Reproduce only this part of the listing: the line with "Which option from", plus every line after it through the last.

— BEGIN —

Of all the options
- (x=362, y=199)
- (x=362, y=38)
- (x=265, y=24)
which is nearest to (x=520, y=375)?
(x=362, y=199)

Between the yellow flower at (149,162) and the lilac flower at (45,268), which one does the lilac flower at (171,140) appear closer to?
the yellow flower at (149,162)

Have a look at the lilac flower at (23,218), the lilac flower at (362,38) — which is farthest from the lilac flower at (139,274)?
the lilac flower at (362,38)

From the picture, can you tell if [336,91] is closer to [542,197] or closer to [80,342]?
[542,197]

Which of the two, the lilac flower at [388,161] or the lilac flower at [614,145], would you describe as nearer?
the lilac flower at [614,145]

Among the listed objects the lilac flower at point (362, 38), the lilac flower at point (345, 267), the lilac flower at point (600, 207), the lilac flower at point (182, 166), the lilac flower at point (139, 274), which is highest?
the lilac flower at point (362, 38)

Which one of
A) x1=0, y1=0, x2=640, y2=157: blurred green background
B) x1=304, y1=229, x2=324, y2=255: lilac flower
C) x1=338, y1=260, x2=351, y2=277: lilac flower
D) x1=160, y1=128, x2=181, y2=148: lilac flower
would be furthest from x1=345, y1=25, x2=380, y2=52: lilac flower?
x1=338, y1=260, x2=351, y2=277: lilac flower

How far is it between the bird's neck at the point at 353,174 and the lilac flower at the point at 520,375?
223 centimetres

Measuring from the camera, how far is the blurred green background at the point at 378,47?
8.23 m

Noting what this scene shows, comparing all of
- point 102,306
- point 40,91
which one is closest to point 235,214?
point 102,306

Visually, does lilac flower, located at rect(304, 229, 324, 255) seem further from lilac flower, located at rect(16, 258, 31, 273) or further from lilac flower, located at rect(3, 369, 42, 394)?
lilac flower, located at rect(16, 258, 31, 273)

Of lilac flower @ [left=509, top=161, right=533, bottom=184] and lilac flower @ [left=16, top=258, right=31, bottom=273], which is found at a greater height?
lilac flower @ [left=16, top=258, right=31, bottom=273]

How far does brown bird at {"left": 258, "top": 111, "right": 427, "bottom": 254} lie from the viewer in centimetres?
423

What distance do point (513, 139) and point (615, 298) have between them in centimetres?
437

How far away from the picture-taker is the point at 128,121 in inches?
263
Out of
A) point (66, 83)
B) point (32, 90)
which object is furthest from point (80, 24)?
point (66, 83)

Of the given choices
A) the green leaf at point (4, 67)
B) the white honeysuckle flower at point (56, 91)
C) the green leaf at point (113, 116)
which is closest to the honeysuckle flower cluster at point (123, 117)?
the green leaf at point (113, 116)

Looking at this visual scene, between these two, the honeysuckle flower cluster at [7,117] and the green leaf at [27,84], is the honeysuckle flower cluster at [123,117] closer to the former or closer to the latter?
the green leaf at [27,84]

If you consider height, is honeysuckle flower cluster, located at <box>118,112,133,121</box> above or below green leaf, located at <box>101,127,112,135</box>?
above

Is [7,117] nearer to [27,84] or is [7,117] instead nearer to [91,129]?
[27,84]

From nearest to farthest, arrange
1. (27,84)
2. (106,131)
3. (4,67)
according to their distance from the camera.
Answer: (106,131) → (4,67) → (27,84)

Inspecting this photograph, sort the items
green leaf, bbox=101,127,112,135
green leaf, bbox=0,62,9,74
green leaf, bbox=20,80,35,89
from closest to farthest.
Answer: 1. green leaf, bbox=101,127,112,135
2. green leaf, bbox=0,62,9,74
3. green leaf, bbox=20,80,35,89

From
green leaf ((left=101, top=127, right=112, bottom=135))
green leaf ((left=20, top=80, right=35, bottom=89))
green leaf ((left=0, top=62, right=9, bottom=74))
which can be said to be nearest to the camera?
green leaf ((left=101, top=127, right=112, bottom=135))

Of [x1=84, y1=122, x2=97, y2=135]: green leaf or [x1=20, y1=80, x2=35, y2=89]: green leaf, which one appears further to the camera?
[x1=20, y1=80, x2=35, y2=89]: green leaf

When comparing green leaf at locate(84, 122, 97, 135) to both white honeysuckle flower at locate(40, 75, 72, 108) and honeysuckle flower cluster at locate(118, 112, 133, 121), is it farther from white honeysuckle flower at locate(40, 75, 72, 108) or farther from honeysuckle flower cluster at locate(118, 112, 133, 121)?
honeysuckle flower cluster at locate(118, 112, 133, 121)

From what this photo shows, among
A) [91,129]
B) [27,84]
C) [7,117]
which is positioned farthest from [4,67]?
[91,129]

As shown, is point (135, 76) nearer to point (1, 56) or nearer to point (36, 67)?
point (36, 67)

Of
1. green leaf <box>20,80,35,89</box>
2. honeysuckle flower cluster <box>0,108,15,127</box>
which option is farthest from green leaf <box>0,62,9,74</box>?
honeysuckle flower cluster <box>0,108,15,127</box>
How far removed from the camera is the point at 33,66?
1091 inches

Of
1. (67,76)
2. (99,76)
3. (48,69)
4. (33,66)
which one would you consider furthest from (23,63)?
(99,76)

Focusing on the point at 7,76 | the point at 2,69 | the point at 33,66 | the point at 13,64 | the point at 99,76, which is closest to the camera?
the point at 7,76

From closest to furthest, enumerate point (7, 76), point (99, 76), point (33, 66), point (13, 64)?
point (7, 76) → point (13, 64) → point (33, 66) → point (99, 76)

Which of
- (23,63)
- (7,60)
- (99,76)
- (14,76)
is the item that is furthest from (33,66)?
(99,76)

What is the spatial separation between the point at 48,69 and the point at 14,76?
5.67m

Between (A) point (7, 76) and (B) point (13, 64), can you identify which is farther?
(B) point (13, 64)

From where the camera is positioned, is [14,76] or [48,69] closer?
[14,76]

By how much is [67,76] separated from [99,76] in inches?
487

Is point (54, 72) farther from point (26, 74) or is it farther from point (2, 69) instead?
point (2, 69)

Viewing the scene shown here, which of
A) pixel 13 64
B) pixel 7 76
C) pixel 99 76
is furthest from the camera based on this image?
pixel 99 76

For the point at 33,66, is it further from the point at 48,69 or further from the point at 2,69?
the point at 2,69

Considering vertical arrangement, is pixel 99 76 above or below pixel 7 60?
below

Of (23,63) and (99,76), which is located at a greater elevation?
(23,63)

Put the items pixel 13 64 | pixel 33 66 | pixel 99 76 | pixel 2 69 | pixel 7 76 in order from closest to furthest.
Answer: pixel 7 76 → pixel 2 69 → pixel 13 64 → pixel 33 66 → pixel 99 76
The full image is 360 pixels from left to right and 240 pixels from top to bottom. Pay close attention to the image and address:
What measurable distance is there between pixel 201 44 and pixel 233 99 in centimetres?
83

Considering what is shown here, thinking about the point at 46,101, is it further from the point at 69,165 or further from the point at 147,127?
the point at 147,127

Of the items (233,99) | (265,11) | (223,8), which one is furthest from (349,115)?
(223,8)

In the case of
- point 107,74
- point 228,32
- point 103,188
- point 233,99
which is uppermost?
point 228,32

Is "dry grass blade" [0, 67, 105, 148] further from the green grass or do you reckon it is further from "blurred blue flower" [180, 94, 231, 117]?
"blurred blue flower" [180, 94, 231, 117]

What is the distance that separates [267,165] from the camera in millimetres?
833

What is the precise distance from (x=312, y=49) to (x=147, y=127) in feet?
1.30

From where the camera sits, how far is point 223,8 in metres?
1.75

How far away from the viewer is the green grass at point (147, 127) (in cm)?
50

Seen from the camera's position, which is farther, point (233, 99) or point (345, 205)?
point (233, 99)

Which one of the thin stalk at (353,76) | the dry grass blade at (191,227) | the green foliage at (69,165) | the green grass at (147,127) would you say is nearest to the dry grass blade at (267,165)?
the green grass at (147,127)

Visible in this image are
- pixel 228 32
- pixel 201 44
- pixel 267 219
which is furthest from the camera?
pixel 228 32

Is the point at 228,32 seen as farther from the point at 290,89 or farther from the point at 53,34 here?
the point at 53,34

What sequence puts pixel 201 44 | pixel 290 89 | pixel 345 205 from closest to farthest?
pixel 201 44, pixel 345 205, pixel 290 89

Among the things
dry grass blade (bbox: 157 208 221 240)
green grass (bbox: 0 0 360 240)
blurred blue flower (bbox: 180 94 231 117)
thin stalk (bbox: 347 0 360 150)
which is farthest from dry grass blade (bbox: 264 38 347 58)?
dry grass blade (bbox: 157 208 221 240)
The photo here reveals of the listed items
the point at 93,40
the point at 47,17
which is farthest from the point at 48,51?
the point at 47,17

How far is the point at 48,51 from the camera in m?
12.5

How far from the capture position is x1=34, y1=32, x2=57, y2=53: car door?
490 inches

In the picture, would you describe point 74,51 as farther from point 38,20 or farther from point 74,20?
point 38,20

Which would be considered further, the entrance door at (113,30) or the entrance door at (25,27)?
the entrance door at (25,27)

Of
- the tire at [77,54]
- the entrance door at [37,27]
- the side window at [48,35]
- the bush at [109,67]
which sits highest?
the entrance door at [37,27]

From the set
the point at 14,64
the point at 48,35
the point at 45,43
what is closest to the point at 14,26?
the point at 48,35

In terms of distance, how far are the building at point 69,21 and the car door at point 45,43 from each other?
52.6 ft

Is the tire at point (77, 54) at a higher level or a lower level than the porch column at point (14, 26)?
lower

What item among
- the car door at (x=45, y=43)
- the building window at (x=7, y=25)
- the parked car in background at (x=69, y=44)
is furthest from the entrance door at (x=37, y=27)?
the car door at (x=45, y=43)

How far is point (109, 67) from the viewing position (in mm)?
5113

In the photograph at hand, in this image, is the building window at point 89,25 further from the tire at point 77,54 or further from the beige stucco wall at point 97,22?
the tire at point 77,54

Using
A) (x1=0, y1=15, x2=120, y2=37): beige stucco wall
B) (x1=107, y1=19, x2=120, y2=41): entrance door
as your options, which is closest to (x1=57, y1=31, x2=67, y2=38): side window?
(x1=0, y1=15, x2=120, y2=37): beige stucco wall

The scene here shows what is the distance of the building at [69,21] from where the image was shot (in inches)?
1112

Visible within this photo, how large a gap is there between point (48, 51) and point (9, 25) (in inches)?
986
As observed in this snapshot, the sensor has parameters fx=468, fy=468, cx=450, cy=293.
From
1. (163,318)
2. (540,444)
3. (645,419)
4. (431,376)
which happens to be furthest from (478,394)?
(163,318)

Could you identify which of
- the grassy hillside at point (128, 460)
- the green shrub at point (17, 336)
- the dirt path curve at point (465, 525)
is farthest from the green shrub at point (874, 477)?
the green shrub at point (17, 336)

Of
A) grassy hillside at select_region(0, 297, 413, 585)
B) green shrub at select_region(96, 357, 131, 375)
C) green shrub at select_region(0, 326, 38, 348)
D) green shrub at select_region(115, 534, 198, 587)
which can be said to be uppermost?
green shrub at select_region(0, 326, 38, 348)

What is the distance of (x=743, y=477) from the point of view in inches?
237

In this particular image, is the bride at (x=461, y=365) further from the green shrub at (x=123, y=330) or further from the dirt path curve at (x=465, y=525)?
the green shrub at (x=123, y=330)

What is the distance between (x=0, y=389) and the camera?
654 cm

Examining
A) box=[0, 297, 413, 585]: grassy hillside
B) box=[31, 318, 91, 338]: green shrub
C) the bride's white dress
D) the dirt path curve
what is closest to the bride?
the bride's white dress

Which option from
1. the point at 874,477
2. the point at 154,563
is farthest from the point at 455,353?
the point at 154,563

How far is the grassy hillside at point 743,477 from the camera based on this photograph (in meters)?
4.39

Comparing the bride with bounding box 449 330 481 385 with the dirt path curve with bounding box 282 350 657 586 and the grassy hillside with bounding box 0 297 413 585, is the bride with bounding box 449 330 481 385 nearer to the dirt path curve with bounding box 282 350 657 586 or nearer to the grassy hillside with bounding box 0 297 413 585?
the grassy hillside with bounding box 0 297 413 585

— END —

Reply:
Which option from
1. the point at 874,477
2. the point at 154,563
is farthest from the point at 455,353?
the point at 154,563

How far is the grassy hillside at point 743,477 from the camera based on this photograph (in meters)?
4.39

Comparing the bride with bounding box 449 330 481 385 with the dirt path curve with bounding box 282 350 657 586 and the grassy hillside with bounding box 0 297 413 585, is the bride with bounding box 449 330 481 385 nearer to the dirt path curve with bounding box 282 350 657 586 or nearer to the grassy hillside with bounding box 0 297 413 585?
the grassy hillside with bounding box 0 297 413 585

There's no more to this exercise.